* Exercise *
Could you retype the lines below, starting at the line holding "State of Decentralization" and stopping at the line holding "Toujours cette incontournable", inclusive? Copy them exactly and drop the images.

* Material provided *
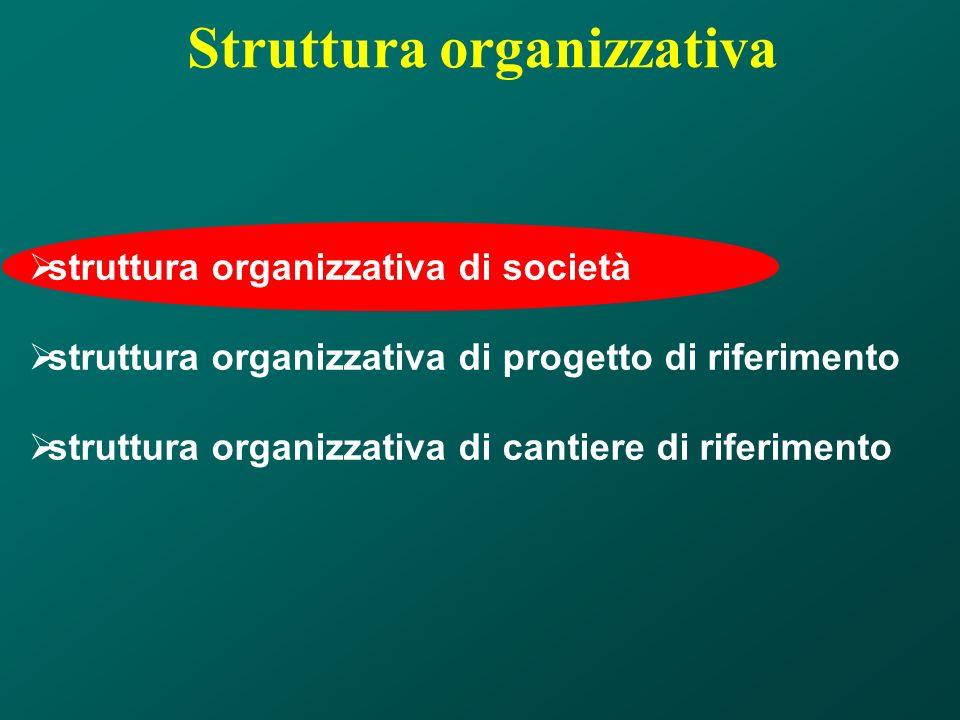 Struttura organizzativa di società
==
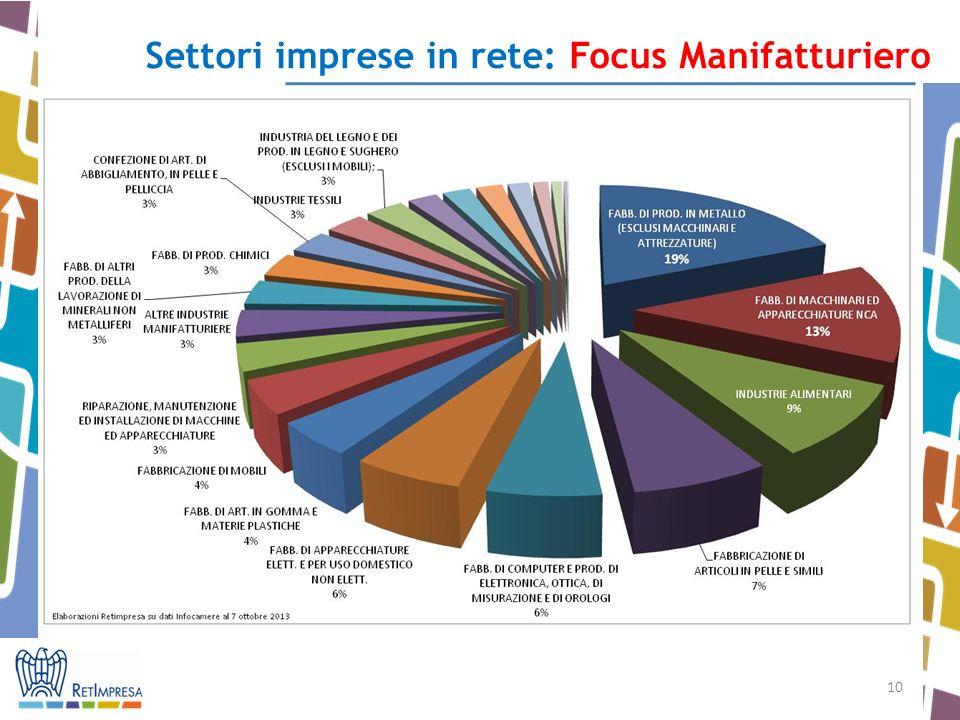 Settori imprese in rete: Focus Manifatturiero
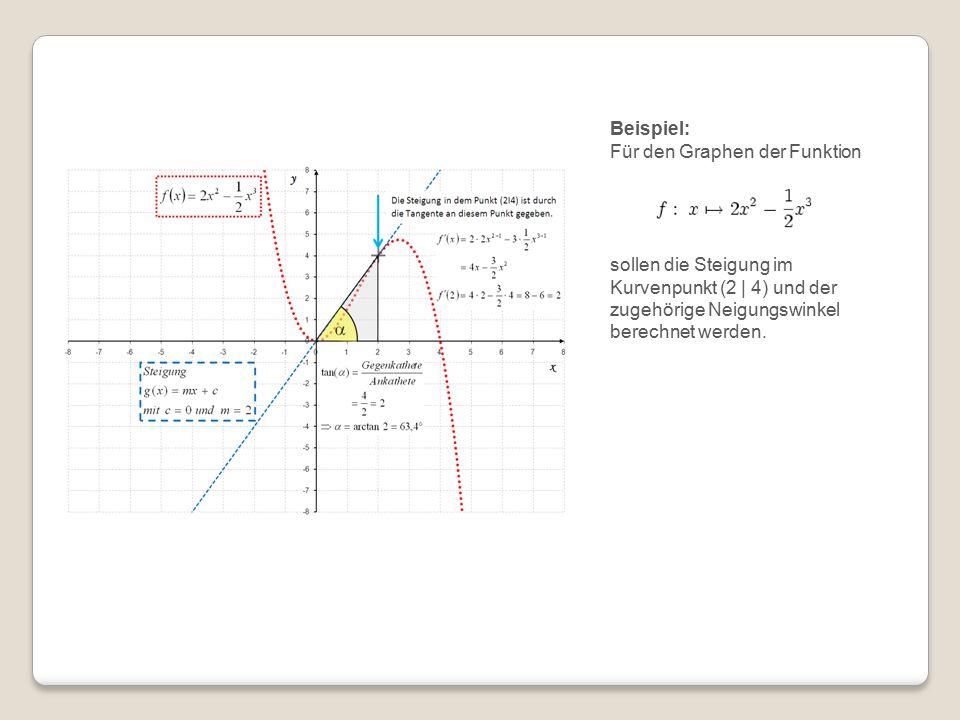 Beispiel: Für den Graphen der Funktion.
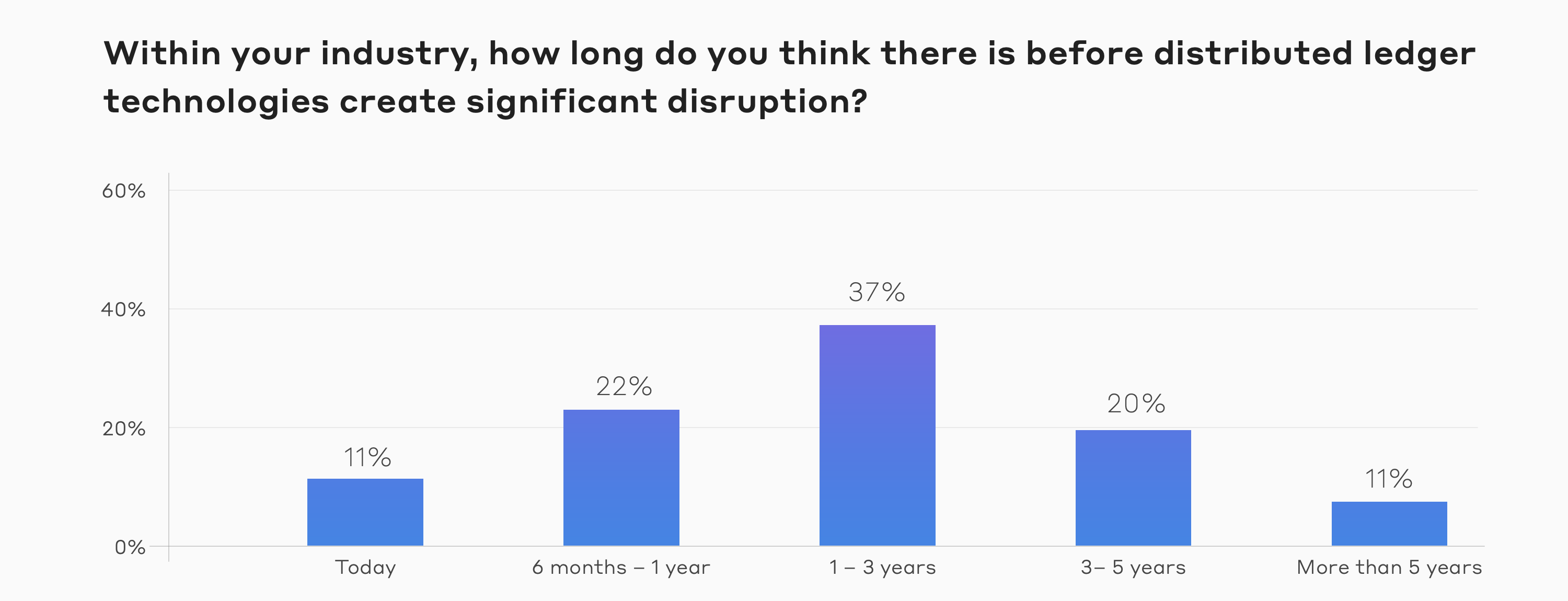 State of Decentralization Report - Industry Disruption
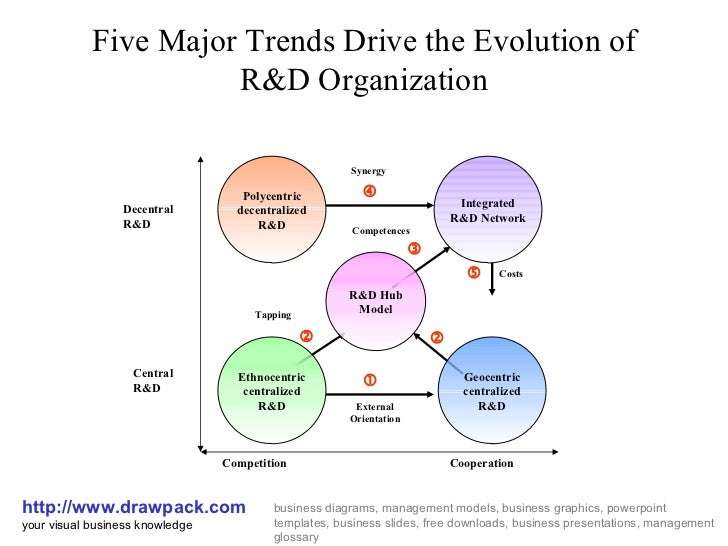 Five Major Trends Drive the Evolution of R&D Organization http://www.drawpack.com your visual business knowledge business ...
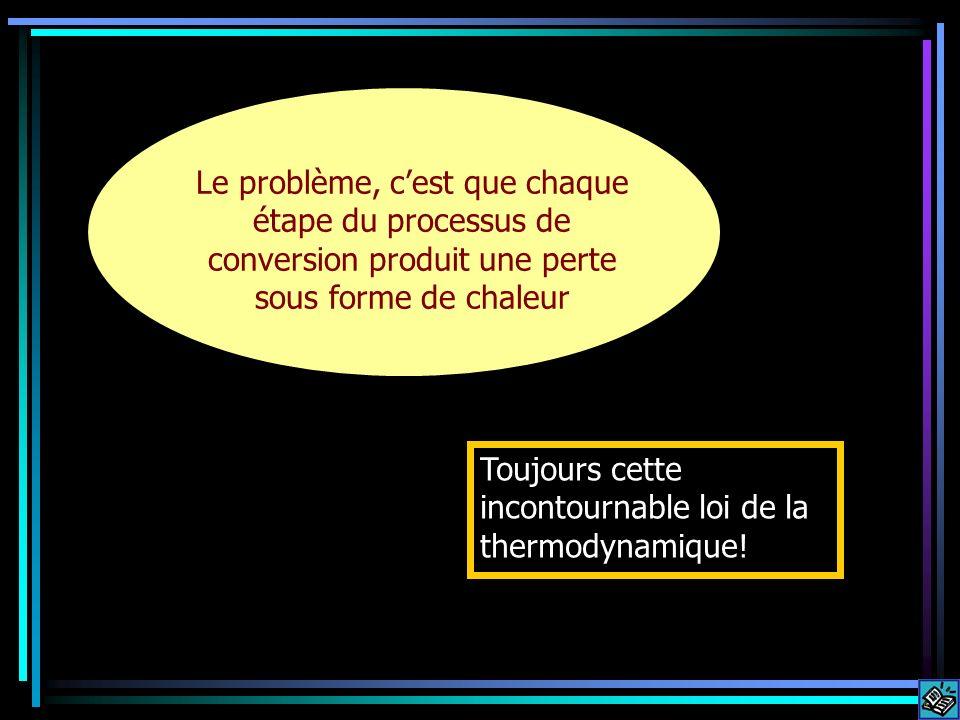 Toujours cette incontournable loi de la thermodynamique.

* Task output *
 State of Decentralization Report - Industry Disruption
 Five Major Trends Drive the Evolution of R&D Organization http://www.drawpack.com your visual business knowledge business ...
 Toujours cette incontournable loi de la thermodynamique.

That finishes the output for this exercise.